Plenty of singlet excitons evidently do undergo both singlet fission and triplet separation since a substantial triplet signal persists for several nanoseconds after the DBP population has mostly decayed away. The residual triplet signal, relative to the initial photo-excited singlet, is at least half that of pure rubrene NPs, yet we find that the addition of DBP increases the absolute PLQY by a factor of 20. This can nevertheless be rationalised by taking into account the recycling of excitation energy through triplet fusion,40 which we explore in the following section.

Singlet energy collection in rubrene nanoparticles

Fig. 6A compares the PL dynamics of rubrene nanoparticles with and without the addition of DBP. The initial ‘prompt’ decay is more pronounced for DBP-containing nanoparticles and makes a larger contribution to the total PL than for pure rubrene NPs. Beyond 30 ns, a slightly faster roll-off of singlet population generated from bimolecular TTA is observed for rubrene–DBP NPs. A comparison of the triplet dynamics, shown in Fig. 6B, reveals almost identical behaviour regardless of the presence of DBP. The underlying photophysics in both cases is therefore predominantly that of concurrent singlet fission and triplet fusion in rubrene. We suggest the following hypothesis to explain the 20-fold increase in PLQY upon doping with DBP.
image file: d1tc02955j-f6.tif
Fig. 6 (A) DBP-doped nanoparticles show increased prompt PL and a slightly faster roll-off of singlet population on the microsecond timescales associated with TTA. Very similar triplet fusion dynamics are observed on these timescales, as shown by transient absorption measurements at 510 nm in (B). Note that the overlap between the TCSPC and iCCD data is not perfect owing to the very different pulse energies used, and that the TCSPC data for the DBP-containing nanoparticles was detected at 640 nm. (C) DBP-doped nanoparticles have a much higher PLQY than pure rubrene nanoparticles at room temperature that increases only moderately for low temperatures. (D) Magnetic field effect on time-gated fluorescence with and without the addition of DBP. (E) Schematic diagram summarising the suggested interplay between singlet energy collection, singlet fission and triplet fusion in rubrene-based nanoparticles.

(Entries from a dataset)
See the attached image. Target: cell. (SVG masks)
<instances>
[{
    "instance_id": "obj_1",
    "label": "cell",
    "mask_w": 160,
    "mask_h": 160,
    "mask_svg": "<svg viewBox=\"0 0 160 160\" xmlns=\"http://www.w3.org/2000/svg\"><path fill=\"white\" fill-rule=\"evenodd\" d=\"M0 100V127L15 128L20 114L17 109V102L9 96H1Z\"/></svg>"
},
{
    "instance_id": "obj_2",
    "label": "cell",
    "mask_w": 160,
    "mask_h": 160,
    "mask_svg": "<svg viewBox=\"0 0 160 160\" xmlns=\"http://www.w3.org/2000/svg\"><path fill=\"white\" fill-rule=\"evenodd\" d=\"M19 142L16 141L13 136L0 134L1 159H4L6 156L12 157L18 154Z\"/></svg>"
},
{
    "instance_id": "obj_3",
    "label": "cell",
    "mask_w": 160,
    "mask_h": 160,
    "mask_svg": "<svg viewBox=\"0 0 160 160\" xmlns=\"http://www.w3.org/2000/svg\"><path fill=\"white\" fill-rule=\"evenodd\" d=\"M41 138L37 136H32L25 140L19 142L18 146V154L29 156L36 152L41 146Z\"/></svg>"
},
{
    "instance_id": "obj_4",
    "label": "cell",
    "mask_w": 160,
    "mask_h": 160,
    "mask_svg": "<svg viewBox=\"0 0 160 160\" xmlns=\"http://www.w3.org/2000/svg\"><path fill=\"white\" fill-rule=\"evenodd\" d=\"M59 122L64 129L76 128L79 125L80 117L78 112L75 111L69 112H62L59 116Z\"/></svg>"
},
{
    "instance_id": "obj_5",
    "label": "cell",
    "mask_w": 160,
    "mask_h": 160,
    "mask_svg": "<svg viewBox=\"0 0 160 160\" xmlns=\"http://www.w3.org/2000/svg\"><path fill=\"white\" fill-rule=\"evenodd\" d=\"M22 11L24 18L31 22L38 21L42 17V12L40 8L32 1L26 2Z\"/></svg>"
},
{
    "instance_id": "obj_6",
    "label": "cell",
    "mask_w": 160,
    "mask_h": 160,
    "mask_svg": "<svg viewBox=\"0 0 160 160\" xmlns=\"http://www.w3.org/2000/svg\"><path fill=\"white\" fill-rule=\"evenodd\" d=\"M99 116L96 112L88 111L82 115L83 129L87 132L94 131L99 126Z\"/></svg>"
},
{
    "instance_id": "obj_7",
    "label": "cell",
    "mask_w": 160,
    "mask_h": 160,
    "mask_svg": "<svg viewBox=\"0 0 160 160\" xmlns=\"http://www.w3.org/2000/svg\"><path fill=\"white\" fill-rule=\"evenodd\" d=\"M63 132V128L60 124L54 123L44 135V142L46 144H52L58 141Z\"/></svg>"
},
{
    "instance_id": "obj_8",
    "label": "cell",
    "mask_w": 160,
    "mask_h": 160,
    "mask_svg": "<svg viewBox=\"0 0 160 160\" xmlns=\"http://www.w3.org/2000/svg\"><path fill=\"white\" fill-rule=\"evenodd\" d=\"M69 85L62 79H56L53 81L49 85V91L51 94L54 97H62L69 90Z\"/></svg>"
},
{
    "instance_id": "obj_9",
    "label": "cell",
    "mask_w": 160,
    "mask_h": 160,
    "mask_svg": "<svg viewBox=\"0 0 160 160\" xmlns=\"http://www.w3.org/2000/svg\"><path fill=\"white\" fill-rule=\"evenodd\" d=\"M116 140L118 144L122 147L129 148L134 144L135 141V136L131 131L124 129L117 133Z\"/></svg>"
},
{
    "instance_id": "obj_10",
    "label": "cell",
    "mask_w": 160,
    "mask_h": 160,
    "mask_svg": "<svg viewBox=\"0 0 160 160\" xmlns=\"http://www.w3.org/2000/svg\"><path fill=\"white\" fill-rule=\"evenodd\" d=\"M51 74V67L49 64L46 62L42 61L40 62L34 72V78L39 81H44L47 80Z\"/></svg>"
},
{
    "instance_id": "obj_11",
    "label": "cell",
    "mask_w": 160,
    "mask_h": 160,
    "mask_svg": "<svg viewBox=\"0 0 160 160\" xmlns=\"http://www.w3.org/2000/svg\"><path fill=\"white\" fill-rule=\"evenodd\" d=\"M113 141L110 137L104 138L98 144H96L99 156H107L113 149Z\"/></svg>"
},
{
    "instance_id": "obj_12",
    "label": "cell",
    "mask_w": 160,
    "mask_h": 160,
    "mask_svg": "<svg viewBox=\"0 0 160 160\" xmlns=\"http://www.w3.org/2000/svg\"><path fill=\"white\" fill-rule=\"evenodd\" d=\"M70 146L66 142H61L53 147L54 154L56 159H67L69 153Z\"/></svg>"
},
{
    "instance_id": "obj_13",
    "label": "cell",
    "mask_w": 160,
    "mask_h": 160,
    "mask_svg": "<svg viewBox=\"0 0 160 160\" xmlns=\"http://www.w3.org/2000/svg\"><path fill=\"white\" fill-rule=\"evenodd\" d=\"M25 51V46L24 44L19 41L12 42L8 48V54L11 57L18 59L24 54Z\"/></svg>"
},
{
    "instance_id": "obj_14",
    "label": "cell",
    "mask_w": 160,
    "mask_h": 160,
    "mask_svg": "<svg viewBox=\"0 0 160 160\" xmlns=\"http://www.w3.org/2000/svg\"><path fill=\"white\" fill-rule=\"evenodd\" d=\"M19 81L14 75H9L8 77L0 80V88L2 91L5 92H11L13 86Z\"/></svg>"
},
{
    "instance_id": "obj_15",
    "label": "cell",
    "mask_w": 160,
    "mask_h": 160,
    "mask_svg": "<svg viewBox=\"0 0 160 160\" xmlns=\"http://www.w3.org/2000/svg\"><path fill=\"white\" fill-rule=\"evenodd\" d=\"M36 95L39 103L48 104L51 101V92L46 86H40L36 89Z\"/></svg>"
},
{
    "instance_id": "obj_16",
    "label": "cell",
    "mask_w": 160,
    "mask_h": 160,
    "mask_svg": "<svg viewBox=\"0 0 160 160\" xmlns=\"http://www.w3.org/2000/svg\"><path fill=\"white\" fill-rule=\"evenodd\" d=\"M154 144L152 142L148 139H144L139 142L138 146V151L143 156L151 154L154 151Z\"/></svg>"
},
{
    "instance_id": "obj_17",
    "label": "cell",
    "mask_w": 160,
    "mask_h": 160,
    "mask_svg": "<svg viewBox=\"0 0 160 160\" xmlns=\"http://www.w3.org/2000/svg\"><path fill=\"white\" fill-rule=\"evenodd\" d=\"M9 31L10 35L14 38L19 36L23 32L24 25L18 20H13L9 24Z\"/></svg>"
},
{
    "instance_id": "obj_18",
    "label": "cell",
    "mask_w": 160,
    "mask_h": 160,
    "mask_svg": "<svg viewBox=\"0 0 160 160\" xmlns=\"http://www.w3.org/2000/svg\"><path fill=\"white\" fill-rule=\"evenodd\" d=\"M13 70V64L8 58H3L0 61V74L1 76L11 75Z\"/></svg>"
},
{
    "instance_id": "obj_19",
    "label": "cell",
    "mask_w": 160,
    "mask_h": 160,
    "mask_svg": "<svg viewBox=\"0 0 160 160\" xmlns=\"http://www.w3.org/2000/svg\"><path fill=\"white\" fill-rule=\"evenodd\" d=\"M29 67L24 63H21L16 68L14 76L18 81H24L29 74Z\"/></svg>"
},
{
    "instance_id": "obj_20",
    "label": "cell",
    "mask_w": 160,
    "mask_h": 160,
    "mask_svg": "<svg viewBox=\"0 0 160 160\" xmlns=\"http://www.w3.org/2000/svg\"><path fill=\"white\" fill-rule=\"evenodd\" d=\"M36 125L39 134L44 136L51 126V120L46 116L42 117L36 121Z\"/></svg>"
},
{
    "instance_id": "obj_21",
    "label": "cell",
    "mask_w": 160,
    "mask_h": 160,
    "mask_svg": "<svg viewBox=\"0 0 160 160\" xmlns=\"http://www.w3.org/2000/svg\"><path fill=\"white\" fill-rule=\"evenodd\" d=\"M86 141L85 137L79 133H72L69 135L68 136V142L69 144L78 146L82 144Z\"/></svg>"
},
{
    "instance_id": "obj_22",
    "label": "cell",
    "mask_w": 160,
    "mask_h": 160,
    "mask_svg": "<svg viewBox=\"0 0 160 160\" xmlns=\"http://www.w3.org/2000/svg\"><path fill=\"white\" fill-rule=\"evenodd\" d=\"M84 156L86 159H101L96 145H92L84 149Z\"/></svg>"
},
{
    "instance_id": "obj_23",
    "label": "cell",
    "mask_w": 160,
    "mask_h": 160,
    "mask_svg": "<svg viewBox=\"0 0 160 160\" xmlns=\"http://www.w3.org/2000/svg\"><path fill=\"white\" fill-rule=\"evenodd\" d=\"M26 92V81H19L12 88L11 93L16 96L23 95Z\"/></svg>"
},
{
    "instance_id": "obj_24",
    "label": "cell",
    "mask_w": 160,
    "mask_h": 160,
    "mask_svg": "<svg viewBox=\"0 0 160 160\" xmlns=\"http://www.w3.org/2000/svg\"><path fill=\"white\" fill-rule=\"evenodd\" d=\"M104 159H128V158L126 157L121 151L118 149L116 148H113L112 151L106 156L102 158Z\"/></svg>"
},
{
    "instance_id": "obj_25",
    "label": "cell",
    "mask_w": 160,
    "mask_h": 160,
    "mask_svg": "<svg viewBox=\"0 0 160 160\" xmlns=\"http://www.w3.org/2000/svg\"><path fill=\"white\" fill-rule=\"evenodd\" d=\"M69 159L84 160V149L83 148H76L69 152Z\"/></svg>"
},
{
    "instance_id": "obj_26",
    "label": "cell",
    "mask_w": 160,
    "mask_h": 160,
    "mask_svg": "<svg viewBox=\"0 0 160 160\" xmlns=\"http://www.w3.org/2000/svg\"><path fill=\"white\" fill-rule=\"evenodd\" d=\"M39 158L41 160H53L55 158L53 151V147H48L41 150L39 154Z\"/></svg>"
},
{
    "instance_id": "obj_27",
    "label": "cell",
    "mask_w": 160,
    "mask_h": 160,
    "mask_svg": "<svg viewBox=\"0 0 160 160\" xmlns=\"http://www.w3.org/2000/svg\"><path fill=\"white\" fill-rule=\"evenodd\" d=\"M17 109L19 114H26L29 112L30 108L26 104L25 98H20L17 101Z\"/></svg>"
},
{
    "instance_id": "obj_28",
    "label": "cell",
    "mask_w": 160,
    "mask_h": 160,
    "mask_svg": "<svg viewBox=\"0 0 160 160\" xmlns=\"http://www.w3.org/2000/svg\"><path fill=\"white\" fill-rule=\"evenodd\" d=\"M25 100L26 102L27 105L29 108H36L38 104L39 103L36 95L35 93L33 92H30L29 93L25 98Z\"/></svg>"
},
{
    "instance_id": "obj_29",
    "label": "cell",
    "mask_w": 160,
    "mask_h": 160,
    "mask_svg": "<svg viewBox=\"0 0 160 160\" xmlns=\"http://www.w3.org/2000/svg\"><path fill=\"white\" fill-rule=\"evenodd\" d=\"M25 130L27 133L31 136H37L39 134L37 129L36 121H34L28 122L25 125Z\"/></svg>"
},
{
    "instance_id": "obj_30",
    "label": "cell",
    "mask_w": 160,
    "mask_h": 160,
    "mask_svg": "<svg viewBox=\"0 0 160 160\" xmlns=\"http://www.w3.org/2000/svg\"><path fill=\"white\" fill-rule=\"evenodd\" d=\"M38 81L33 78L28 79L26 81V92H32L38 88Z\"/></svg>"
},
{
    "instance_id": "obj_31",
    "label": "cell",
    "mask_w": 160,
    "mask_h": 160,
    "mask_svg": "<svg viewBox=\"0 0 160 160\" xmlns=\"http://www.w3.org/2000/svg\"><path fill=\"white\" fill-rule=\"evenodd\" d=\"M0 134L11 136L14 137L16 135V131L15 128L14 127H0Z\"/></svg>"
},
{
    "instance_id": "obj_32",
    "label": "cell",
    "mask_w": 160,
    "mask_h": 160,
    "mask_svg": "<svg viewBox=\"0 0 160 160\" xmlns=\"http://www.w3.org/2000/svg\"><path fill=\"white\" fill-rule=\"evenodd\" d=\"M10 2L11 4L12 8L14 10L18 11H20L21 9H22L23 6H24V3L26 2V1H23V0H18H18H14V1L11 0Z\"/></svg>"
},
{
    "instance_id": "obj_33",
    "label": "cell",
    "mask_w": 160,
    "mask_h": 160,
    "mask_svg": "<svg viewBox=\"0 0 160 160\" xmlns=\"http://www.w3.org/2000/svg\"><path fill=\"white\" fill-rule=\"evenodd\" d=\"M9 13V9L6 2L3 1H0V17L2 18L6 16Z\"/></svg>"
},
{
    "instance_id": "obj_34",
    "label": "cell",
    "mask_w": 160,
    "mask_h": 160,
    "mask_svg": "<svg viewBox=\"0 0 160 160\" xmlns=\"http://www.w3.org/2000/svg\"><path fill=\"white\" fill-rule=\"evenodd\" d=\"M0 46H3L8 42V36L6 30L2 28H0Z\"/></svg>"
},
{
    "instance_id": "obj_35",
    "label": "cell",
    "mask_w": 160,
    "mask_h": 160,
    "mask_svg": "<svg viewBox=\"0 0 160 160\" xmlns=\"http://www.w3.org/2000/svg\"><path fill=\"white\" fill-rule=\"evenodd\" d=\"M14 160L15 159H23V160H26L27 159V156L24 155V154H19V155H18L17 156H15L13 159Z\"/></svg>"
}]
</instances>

## GOALS:
#1 In the rubrene nanoparticle text, at what wavelength were the transient absorption measurements shown in Fig. 6B taken?
#2 Write the next part of the rubrene nanoparticle text, picking up after its final sentence.

## IN RESPONSE:
#1 510 nm

#2
DBP acts to increase the probability of radiative decay when excitation energy returns to the S11(TT) equilibrium. Correspondingly, the probability of non-radiative decay of fission generated independent triplets is reduced. Since energy is continually moving back and forth between singlets and triplets, including when DBP is present, the cumulative effect results in a substantial increase to the PLQY, from 3% to 61%, as shown in Fig. 6C. Our measurements of polycrystalline rubrene films are also consistent with this conclusion (ESI, Fig. S11), which we summarise schematically in Fig. 6E.

Since less energy is lost through nonradiative triplet decay in DBP-doped rubrene, Fig. 6C shows a much more modest increase in PLQY at low temperature than that measured for pure rubrene. Reducing the temperature is a different way to avoid non-radiative triplet decay, but instead through suppression of triplet diffusion which reduces the likelihood that triplets encounter defects.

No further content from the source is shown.